The most obvious group are the three barrows known as Coney Hills (5974). The name itself is interesting. It could simply mean Rabbit Hills, but on the other hand it could be derived in a similar way to Coney Street in York, which is a corruption of Konig Street. The Hills would then be Kings Hills: not a way-out conclusion. Perhaps years ago when the hills were named people thought that kings were buried here, and they were not far wrong. One barrow is particularly prominent, the most westerly of the three. The second one, to the east of it, is easily visible but reduced considerably by ploughing. The third one is just detectable if you see it in the right light. Gill in his Vallis Eboracensis in 1832 reports as follows:

“In a field adjoining the road from Yearsley to Gilling, are three tumuli of large dimensions, all of conical shape. The largest which is nearest the road measures at the base 636ft in circumference, its sloping height 112ft and its perpendicular height 39ft, a stupendous monument of human labour, unaided by scientific skill, which works its wonders in the great mechanical operations of the present day. It is thought that this may be the burial place of some ancient British chief or king previous to the times of the Romans, for these tumuli are of very ancient date.”
On closer inspection the mound will be seen to be studded with large stones, probably carried to the higher part of the mound by the farmer to enable him to plough further up the slope. These stones probably formed the curb around the base to prevent the sand from spreading.

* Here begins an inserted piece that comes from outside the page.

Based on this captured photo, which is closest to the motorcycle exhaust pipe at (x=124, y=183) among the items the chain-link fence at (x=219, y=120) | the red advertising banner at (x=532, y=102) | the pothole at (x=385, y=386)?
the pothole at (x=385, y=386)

In a field, now woodland, centred about 615743 are two further tumuli (615743 and 616744), and further pairs of tumuli (613738/9 and 610742), 6 in all. In addition there is a great possibility that Soury Hill (603745) may also be either a hill topped with a tumulus, or a long barrow. This is not obviously conical but may be two cones or the high and low parts of a long barrow. There are then in this compact area 9 tumuli of good size erected over the bodies of important people. All command good views north and south. This testifies to a considerable population in the Bronze Age living high above the flood swamps of the remains of Lake Pickering, and placed on a well drained ridge which connected the Vale of Mowbray with the Wolds and the Malton area. If flint was still used at this time such a link was an absolute necessity as the Wolds were the main source for the supply of good flint. There is no natural flint in this area or the Pennines. Another candidate for being a barrow is Lousy Hill on the Gilling-Coulton road (626757).

Elgee in his Archaeology of Yorkshire, p.92, states that a hoard of socketed bronze axes was found on Yearsley Common. It contained 100 axes, and as these were associated with metal fragments and cinders he considered that this was the site of a workshop, probably where the axes were made. An interesting find is recorded by Susan Brooks, that of a blue faience bead, found above the ford over the Howl Beck about 700 yards north-east of the long barrow. Dr. J.F.S. Stone writing on these beads says that they were similar to those found at Abydos in Egypt in association with a scarab of Amenhotep III (1412 to 1376BC). He adds that the Yearsley bead can positively be dated to between 1400 and 1350BC. Miss Kitson Clark considered that these beads were imported into England in small quantities during the last part of a comparatively short phase of trade expansion (circa 1500 to 1300 BC).